Work to be completed
Reproduce exactly, with no other output, every line of the data below from the line containing "From the available options" to the end, inclusive.

Provided entries
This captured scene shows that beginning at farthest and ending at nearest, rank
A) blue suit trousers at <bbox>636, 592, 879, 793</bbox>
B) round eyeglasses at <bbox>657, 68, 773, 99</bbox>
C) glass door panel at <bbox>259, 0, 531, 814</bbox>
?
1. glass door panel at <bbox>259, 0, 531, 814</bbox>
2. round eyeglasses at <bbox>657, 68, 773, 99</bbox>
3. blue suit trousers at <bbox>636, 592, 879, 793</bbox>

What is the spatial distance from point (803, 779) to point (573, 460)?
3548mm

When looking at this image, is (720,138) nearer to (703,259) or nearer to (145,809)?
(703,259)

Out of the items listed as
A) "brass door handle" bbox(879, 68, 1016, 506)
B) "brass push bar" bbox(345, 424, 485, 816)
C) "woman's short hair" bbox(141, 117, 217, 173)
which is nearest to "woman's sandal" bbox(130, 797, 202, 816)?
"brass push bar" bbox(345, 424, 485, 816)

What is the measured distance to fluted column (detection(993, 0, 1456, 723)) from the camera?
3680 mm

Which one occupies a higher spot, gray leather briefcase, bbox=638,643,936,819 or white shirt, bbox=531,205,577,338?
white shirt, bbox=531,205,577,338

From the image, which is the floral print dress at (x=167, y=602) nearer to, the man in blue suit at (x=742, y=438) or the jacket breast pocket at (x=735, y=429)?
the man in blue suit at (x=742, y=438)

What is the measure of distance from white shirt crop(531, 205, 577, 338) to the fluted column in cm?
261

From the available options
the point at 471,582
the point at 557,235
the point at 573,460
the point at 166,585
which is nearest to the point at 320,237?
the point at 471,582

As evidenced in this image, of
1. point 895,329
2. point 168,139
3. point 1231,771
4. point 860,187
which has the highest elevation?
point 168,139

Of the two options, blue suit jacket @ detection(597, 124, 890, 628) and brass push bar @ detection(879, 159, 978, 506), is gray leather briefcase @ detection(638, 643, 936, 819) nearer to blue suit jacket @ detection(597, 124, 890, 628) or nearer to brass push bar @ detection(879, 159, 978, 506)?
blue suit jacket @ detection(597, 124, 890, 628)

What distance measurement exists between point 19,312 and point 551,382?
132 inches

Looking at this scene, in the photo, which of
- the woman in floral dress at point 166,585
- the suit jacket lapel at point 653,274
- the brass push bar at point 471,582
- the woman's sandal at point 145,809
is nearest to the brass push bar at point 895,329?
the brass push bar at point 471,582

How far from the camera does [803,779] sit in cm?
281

Answer to the problem
From the available options
the point at 471,582
the point at 557,235
the point at 573,460
the point at 166,585
which is nearest to the point at 320,237?
the point at 471,582

As evidenced in this image, of
1. point 895,329
2. point 168,139
3. point 1231,771
4. point 860,187
which has the highest elevation?
point 168,139

Of the two options, blue suit jacket @ detection(597, 124, 890, 628) and brass push bar @ detection(879, 159, 978, 506), is gray leather briefcase @ detection(638, 643, 936, 819) nearer to blue suit jacket @ detection(597, 124, 890, 628) or nearer to brass push bar @ detection(879, 159, 978, 506)?
blue suit jacket @ detection(597, 124, 890, 628)

What distance measurement exists between point 19,312 and point 551,382?
132 inches

Looking at this scene, in the photo, which of
- the woman in floral dress at point 166,585
- the suit jacket lapel at point 653,274
- the brass push bar at point 471,582
- the woman's sandal at point 145,809
is nearest to the brass push bar at point 895,329?
the brass push bar at point 471,582

How far from the camera does [803,779] sit in cm?
281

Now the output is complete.